- Bereitgestellter Auszug
++++++++++
1. Flächengebundene Tierhaltung
Ursächlich für die Überdüngung in vielen Gebieten ist die zu hohe Tierdichte. Besonders in den Regionen mit intensiver und flächenungebundener Tierhaltung, wie im Münsterland und in großen Teilen Niedersachsens, führt der hohe Viehbesatz pro Hektar zu einer systematischen Überdüngung. Um die Probleme hier zu reduzieren, ist eine flächengebundene Tierhaltung mit maximal 1,8 GVE (Großvieheinheiten) pro Hektar notwendig. Eine sogenannte Großvieheinheit entspricht einer ausgewachsenen Milchkuh oder etwa sieben Mastschweinen. Eine Begrenzung der Viehdichte in dieser Höhe würde in den intensiven Tierhaltungsgebieten in vielen Fällen eine Abstockung der Tierbestände notwendig machen.
2. GAP-Reform: naturverträgliche Landwirtschaft honorieren statt pauschaler Direktzahlungen
Statt weiterhin den überwiegenden Teil der Subventionen über die pauschalen Direktzahlungen nach dem Gießkannenprinzip zu verteilen, sollten die Gelder der Gemeinsamen Agrarpolitik der EU (GAP) für eine naturverträgliche Bewirtschaftung reserviert werden.
++++++++++
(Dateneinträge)
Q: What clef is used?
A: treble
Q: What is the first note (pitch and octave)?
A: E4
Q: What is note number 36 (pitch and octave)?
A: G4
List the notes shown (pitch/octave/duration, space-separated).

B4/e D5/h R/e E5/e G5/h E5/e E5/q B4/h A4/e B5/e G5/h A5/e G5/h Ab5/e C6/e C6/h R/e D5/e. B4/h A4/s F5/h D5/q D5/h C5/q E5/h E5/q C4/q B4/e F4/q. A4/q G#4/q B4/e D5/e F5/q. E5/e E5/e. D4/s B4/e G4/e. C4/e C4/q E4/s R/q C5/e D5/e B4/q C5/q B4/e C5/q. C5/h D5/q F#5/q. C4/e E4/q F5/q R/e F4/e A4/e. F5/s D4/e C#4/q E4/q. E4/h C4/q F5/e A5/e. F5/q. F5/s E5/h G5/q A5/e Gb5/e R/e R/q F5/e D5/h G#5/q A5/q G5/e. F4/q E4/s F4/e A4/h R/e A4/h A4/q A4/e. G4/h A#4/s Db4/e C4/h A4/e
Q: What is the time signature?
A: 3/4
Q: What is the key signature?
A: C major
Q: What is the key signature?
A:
++++++++++
- Gestellte Aufgabe A
Entnehmen Sie dem Auszug zur Tierhaltung den Wortlaut von "2. GAP-Reform: naturverträgliche" bis einschließlich "Bewirtschaftung reserviert werden.".
- Gestellte Aufgabe B
Fassen Sie den Auszug zur Tierhaltung und Agrarpolitik in zwei Sätzen zusammen.
Als Grundlage dient allein der Auszug.

- Fertige Antwort A
2. GAP-Reform: naturverträgliche Landwirtschaft honorieren statt pauschaler Direktzahlungen
Statt weiterhin den überwiegenden Teil der Subventionen über die pauschalen Direktzahlungen nach dem Gießkannenprinzip zu verteilen, sollten die Gelder der Gemeinsamen Agrarpolitik der EU (GAP) für eine naturverträgliche Bewirtschaftung reserviert werden.

- Fertige Antwort B
Die zu hohe Tierdichte verursacht in vielen Gebieten Überdüngung, besonders in Regionen mit intensiver und flächenungebundener Tierhaltung wie dem Münsterland und großen Teilen Niedersachsens. Deshalb ist eine flächengebundene Tierhaltung mit höchstens 1,8 Großvieheinheiten pro Hektar notwendig, die vielerorts eine Abstockung der Bestände erfordern würde, und die Gelder der Gemeinsamen Agrarpolitik der EU sollten statt über pauschale Direktzahlungen für eine naturverträgliche Bewirtschaftung reserviert werden.